A new definitive edition.
By Jim Allan
The Norton Critical Edition of Sir Thomas Malory's Le Morte Darthur edited by Stephen H. A. Shepherd partly replaces Eugène Vinaver's The Works of Sir Thomas Malory and is in many ways a better effort.

This edition stands somewhere between a scholarly, critical edition and a popular edition. It is based mainly on the Winchester manucript with emendations and additions from Caxton's 14th century printed version. Abbreviations are expanded, major (but not minor) corrections of the text are noted, the obsolete characters thorn and yogh are replaced by modern letters, use of u and v, i and j follow modern usage. and word division, punctuation, and capitalization also edited to follow modern conventions, including use of quotation marks.

But otherwise spelling is not modernized, large capitals in the manuscript are indicated in the printed text by lombardic capitals of approximately the same relative size, paragraphing is mostly followed exactly (with even the // paragraph break marks being rendered by indentation followed by the symbol ¶) and further paragraphing without ¶ where other punctuation or capitalization anomalies indicate sectioning. Vinaver's edition became, eventually, notorious for ignoring the divisions given within the manuscript itself, an especially unfortunate defect since Vinaver's theories about Malory's composition supposedly depended on paying especially close attention to such matters.

In the mansucript, rubricating (that is, red lettering) was employed in scribing almost all personal names as well as on some other names and in marginal notes and is here represented by a black-letter font. One quickly becomes used to this odd convention which actually eases and clarifies reading to the point that one wonders why something like it should not be universally adopted.

And, most pleasantly for a modern book, the notes appear as true footnotes, not endnotes, which means no constant turning of pages.

The text itself is followed by over 200 pages of related source material and reprinted essays, followed by a glossary, a selected guide to proper names, and a bibliography, but, rather oddly, no index.

For any general reader willing to encounter fifteenth century spelling on its own terms and to delight in it, this is probably the best edition to own and use, one which brings the user closer to the Winchester manuscript than any previous edition.
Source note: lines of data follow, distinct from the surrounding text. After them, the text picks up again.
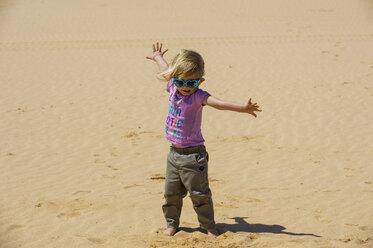 Spain, Canary Islands, Fuerteventura, Parque Natural de Corralejo, playful girl in sand dunes - RUNF00865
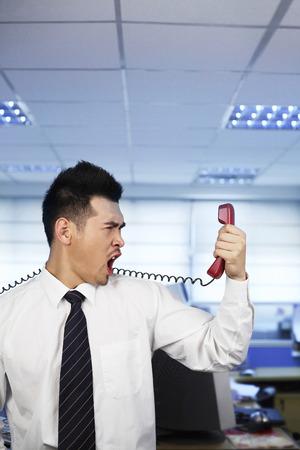 Businessman shouting into a telephone receiver photo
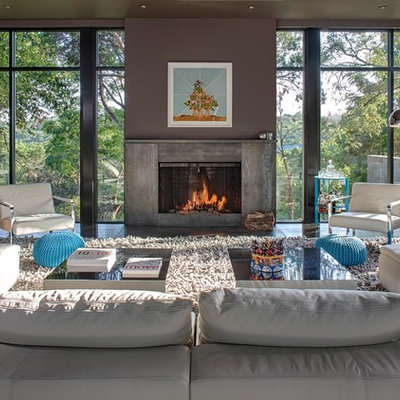 Inspiration for a large contemporary open concept dark wood floor living room remodel in Austin with gray walls, a standard fireplace and a concrete fireplace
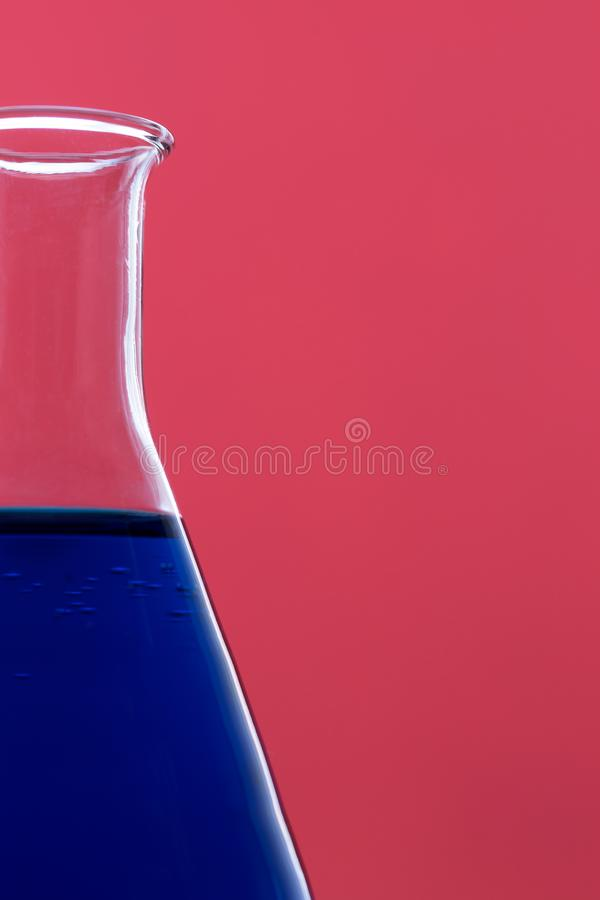Erlenmeyer flask. Close up of erlenmeyer flask over pink background royalty free stock photo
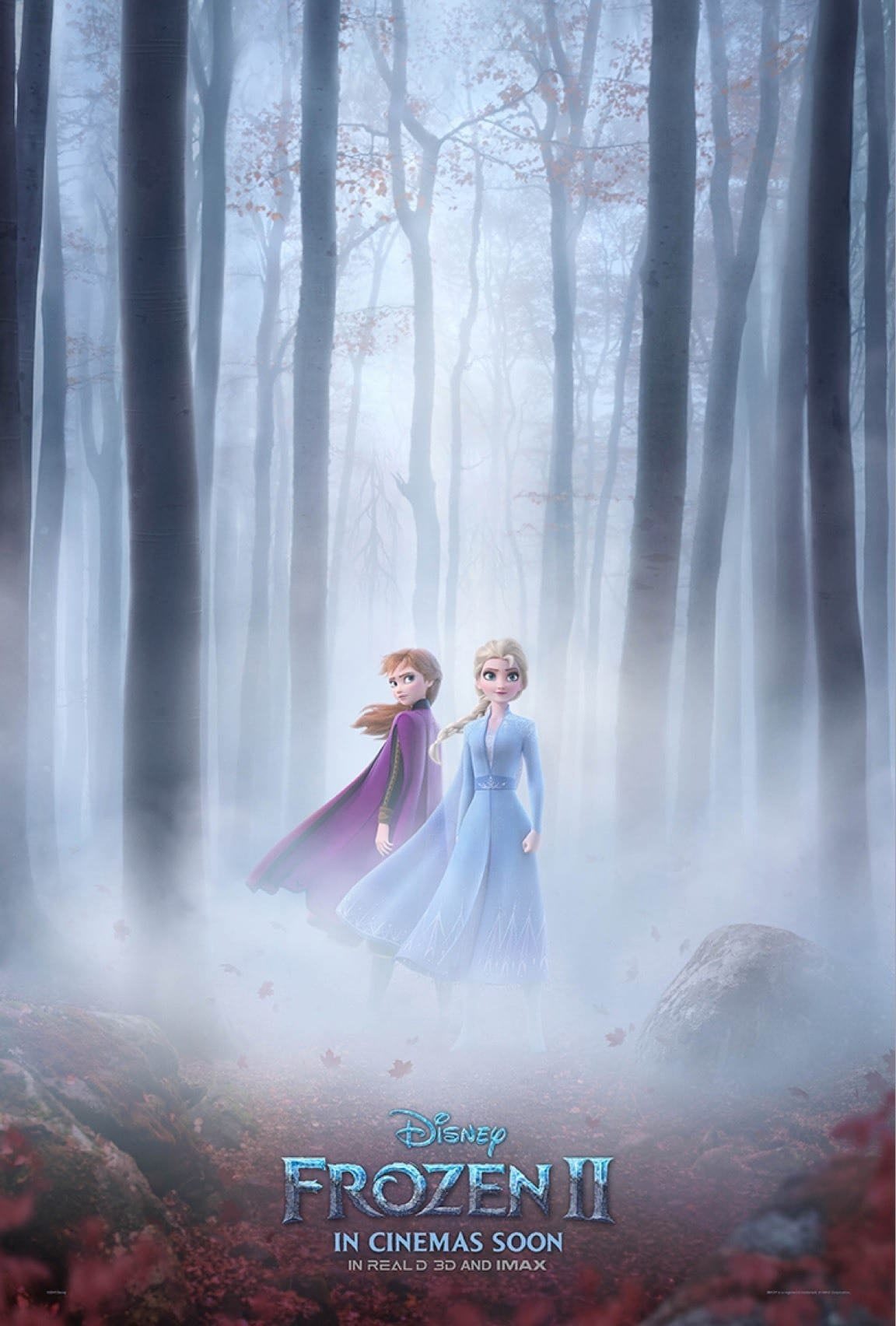 Elsa and Anna standing in a forest surounded by mist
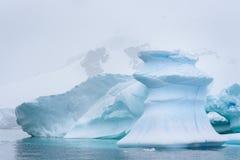 Iceberg bonito do azul de turquesa que flutua no ant?rtico, contra um fundo nevoento imagem de stock royalty free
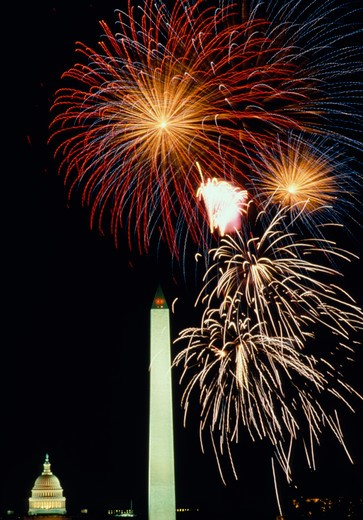 Stock Photo: 4286-54770 July 4th fireworks over the U.S. Capitol and Washington Monument in Washington, DC.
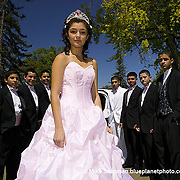 Quinceanera girl stands with her chamberlains outside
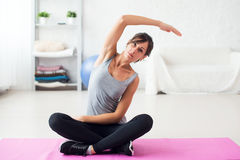 Färdig kvinna som tillbaka sträcker hennes övning för rygg Royaltyfri Bild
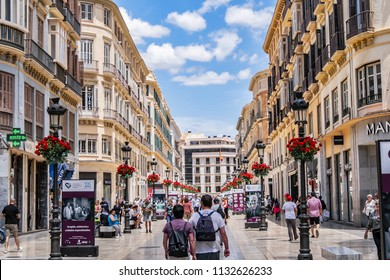 MALAGA, SPAIN - JUNE 2, 2018: Pedestrian Larios Street (Calle Marques de Larios, 1891) - major shopping street, one of the most important in Spain, together with Plaza Constitucion.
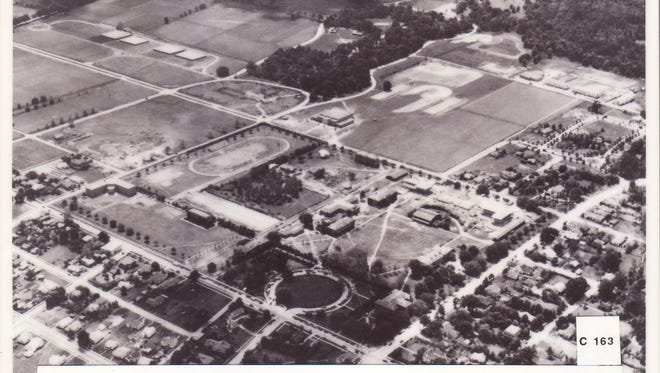 SLI from the air An aerial view of Southwest Louisiana Institute in 1937. The wooded area is Girard Park; in the upper left is Heymann property.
As to the tale itself, Malory himself sometimes seems bored and unitenested in his material, especially in the massive maze of subsidiary episodes that make up his Tristram material. But at his best there is no writer in English who campares with him. Readers having difficulty with the early sections of any edition of Malory's Le Morte Darthur might try jumping to "The Tale of Sir Launcelot and Quene Gwenyvere" (Book XVIII in Caxton's edition) and start at that point, where a mature Malory in control of this story tells it better than anyone before or after.

72 of 72 people found the following review helpful.
Ian Myles Slater on: A Worthwhile Edition (Well, Perhaps Not For All Readers)
By Ian M. Slater
A reviewer can propose, but only Amazon disposes.

Way back in 2004, I was unable to review the then-new Norton Critical Edition of "Le Morte Darthur" (Winchester MS version -- see below) because I had already posted a review of the Penguin English Library/Penguin Classics edition (Caxton's text).

In the end, I wound up discussing Shepherd's treatment in a review of the Oxford Standard Authors edition, edited by Eugene Vinaver under the idiosyncratic title of "Malory: Complete Works."

Now that the NCE (Norton Critical Edition) has its own page, I've decided to slightly modify that combined review, and post it where I originally wanted it to go.

This is mainly a review of two old-spelling complete editions of the work commonly known as "Le Morte D'Arthur" (Anglo-Norman French for "The Death of [King] Arthur}), both available in paperback. The language they are in can be called either very late Middle English, or very early Modern English; other, easier-to-read, editions will also be mentioned below.

For those who are already familiar with the "Morte" from modernized-spelling popular editions, and the existence of two sources for a "definitive" text, and are looking for a more scholarly, but affordable, edition, here is the short view of the situation:

The sole choice used to be Eugene Vinaver's "Malory: Complete Works," in the Oxford Standard Authors series (from Oxford University Press; the title will be explained shortly). Available since 1971, it is in (rather small) plain type, with no special features on the page except some marginal notations, and the occasional footnote.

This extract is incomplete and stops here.